The FHIR specification itself defines these things for (links, Snomed CT, LOINC, RxNorm).

Note: A terminology service may choose to expose additional external code system specific related functionality such as exploration, or structured search, but these services are outside the scope of the FHIR terminology service.

Concept Maps

In addition to value sets, the other resource that contributes to the terminology service is a concept map. A concept map can translate between two structures, or two values sets; only the second aspect is relevant for a terminology server. A concept map maps from one value set to another. Note that the mappings are one way - from the source code system to the destination code system, and they are only defined in the context of the source and destination valuesets. The mappings may be useful in other contexts, but this must be determined based on the context of use and meaning; it cannot be taken for granted automatically. Each mapping from source to destination also includes an [equivalence] property that specifies how similar the mapping is (or, in some cases, that there is no valid mapping).

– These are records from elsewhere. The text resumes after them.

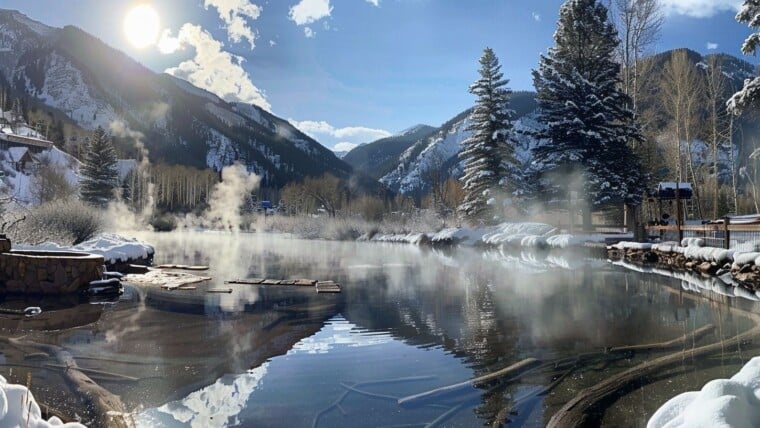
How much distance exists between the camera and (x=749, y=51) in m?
13.7

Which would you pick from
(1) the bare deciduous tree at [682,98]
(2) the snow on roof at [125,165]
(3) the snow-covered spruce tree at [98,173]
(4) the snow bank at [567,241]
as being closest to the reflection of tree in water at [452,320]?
(4) the snow bank at [567,241]

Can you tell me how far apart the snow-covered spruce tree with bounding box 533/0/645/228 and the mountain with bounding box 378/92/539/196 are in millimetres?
118622

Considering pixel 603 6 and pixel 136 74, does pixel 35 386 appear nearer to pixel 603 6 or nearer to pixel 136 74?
pixel 603 6

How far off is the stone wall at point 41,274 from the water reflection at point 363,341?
127 cm

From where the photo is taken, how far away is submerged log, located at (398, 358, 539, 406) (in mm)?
5180

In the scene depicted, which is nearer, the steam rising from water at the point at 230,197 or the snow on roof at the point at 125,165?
the steam rising from water at the point at 230,197

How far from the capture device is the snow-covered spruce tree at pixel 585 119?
2766cm

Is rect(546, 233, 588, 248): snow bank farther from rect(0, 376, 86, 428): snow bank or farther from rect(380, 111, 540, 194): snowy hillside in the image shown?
rect(380, 111, 540, 194): snowy hillside

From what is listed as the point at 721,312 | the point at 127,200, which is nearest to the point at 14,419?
the point at 721,312

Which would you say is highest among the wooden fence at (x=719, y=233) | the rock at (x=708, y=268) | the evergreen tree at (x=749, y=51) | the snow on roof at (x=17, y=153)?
the snow on roof at (x=17, y=153)

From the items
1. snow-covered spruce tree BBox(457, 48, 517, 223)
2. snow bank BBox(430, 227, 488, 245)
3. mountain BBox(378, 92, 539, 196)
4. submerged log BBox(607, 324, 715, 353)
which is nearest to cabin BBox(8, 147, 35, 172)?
snow bank BBox(430, 227, 488, 245)

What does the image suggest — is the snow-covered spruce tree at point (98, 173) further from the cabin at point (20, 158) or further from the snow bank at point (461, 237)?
the snow bank at point (461, 237)

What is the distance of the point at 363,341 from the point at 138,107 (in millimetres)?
164861

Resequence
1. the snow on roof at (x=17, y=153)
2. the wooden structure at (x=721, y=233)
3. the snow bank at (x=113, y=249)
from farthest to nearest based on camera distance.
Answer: the snow on roof at (x=17, y=153) → the snow bank at (x=113, y=249) → the wooden structure at (x=721, y=233)
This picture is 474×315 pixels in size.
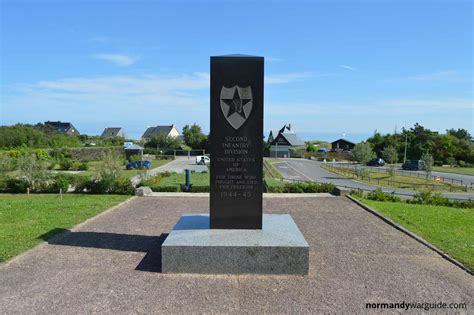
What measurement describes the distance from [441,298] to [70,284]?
5538mm

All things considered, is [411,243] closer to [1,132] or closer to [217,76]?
[217,76]

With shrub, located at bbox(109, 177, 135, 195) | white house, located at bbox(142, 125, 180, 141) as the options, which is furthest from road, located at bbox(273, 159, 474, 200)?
white house, located at bbox(142, 125, 180, 141)

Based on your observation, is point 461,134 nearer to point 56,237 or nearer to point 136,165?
point 136,165

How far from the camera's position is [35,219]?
10.6m

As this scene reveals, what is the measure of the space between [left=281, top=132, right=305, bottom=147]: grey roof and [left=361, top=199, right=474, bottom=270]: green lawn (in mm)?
72069

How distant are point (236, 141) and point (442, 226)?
6.85 meters

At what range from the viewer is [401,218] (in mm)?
11391

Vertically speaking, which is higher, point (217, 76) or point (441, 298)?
point (217, 76)

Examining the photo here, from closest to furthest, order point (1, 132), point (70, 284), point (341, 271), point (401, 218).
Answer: point (70, 284) → point (341, 271) → point (401, 218) → point (1, 132)

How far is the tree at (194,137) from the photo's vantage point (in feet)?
235

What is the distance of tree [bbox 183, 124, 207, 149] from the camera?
71.8m

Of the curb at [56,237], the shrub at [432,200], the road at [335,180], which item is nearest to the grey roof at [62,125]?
the road at [335,180]

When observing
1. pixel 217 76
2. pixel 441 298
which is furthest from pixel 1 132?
pixel 441 298

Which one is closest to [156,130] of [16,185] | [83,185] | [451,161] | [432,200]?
[451,161]
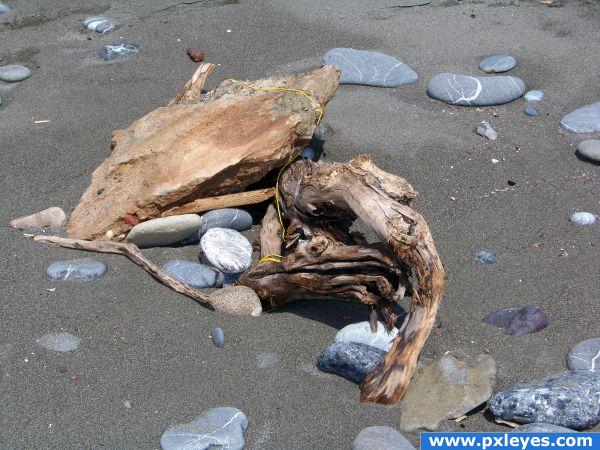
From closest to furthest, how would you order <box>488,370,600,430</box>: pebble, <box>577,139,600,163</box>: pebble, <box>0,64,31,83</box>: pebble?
1. <box>488,370,600,430</box>: pebble
2. <box>577,139,600,163</box>: pebble
3. <box>0,64,31,83</box>: pebble

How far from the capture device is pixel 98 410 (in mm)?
3641

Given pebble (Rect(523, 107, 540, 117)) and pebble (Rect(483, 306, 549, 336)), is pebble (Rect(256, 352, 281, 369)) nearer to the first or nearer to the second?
pebble (Rect(483, 306, 549, 336))

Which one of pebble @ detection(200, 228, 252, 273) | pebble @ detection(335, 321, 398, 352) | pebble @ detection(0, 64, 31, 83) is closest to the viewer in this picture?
pebble @ detection(335, 321, 398, 352)

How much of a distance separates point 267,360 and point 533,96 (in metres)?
3.83

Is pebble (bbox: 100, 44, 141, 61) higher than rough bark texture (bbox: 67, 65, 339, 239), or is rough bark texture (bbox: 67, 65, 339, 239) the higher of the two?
rough bark texture (bbox: 67, 65, 339, 239)

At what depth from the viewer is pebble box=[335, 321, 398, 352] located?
4.18 metres

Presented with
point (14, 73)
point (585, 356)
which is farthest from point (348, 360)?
point (14, 73)

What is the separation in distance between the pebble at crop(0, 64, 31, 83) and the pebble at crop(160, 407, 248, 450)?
415 cm

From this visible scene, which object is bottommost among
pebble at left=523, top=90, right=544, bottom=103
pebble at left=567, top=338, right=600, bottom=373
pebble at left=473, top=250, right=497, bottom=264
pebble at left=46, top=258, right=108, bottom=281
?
pebble at left=473, top=250, right=497, bottom=264

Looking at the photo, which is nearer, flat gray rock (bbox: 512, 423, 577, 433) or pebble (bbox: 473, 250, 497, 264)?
flat gray rock (bbox: 512, 423, 577, 433)

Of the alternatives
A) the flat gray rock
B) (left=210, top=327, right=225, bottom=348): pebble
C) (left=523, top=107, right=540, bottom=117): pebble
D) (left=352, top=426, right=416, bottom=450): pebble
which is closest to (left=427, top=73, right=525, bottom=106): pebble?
(left=523, top=107, right=540, bottom=117): pebble

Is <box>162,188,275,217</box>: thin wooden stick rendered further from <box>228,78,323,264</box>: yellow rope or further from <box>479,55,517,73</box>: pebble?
<box>479,55,517,73</box>: pebble

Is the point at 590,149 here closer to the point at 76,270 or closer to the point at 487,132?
the point at 487,132

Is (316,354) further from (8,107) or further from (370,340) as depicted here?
(8,107)
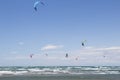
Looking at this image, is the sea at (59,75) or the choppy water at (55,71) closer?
the sea at (59,75)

The server can use the concept maps to augment the information provided through the value sets and the inherently known terminologies.

Terminology Maintenance

The terminology service uses the value set resources defined on the system - both the implicit ones associated with the external code systems and those explicitly available at the /ValueSet endpoint - to serve the operational interface defined below. As value sets are created, updated or deleted, the outcomes of the operational services change. A terminology server should validate incoming resources, and ensure integrity of the terminology services. Typically, servers would provide a test and production environment, but there is no explicit notion of this in the interface itself.

Value Set Expansion

As described above, a value set describes a set of rules for what codes or concepts are considered to be in the value set. These rules might be simple - a direct list of codes, or they might be quite complex. A FHIR client (or other process) can simply ask the server to figure out all the details, and give it a list of the current codes in the value set. This is known as "expanding" the valueset. The client passes the server the following information:

  • The identity of the value set (or it can pass the value set directly)
  • A text filter to use to restrict the codes that are returned (e.g. user input text)
  • A date at which the expansion should be evaluated (usually, this is the current date/time, but there are circumstances where that is not appropriate)

The server returns a value set that contains the current list of codes, or an Operation Outcome with an error. Note that some value sets expand to many thousands of codes, or an infinite number, and so these value sets are generally not expanded (the server returns the code "too-costly" - the client can try again with a more specific text filter).